6. Spread with filling. Spread the filling in a thin layer evenly over the surface of the dough. Make sure it goes right up to the edge of the dough.
7. Slice and roll the cookies. Slice the dough into 16 wedges, like a pizza, using a pizza cutter or sharp knife. Roll up each wedge, beginning at the wide outer edge and moving inward. Transfer to a parchment-lined baking sheet. Make sure the tip is tucked underneath.
8. Chill the cookies. Refrigerate cookies on the baking sheet, 20 minutes. Meanwhile, prepare remaining batches.
9. Bake the cookies. Bake the first tray of cookies until golden-brown, 20-25 minutes. Cool on the sheet, 5 minutes; transfer to a wire rack. Bake the remaining cookies.
Cookies will keep in an air-tight container at room temperature for about a week.
Ideas for Rugelach Fillings:
• Nut Filling: In a food processor, grind 1 cup walnuts and 1 cup pecans until they break into tiny crumbs, 30 to 40 pulses. (Be careful of over-processing and making nut-butter.) Combine the ground nuts in a bowl with 1/2 stick (1/4 cup) melted butter, 1/4 cup honey, 1/4 cup granulated sugar and 1 teaspoon vanilla.
• Fruit and Jam Filling: Warm 1/4 cup marmalade, apricot jam or raspberry jam in the microwave until it liquefies. Stir in the 1 tablespoon sugar. Set aside to cool until no longer steaming, still liquidy. Pulse 2 cups (roughly 10 ounces) dried fruit, such as apricots, cranberries, cherries or currants, in a food processor until it breaks down into tiny pieces. To assemble, spread the jam onto the rugelach dough; sprinkle the dried fruit on top.
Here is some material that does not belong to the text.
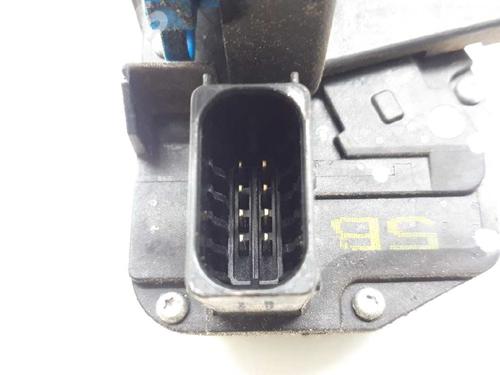 Front right lock OPEL ANTARA A (L07) 2.0 CDTI | BP9116588C97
• Peanut Butter and Chocolate Filling: Warm 1/2 cup peanut butter in a microwave until it liquefies. Spread over the rugelach dough; sprinkle with 1 cup miniature chocolate chips.
• Freezing Rugelach: The disks of dough can be frozen for up to three months; thaw in the refrigerator overnight before using. The shaped cookies can also be frozen for up to three months. Arrange cookies on a baking sheet, making sure they do not touch, and freeze until solid. Transfer to a freezer container for long term storage. Cookies can be baked straight from the freezer and may need an extra few minutes to bake.
• Making Rugelach by Hand: If you don't have a food processor, just cut the cream cheese and the butter into the flour mixture using your finger tips or a pastry cutter, just as you would for pie crust. Sprinkle the yolk mixture over the top and fluff the dough with your fingers until it feels heavy and can hold together when pressed into a ball. Proceed with the rest of the recipe as instructed.
• Halving This Recipe: Nix the egg yolk and cut the rest of the ingredients in half.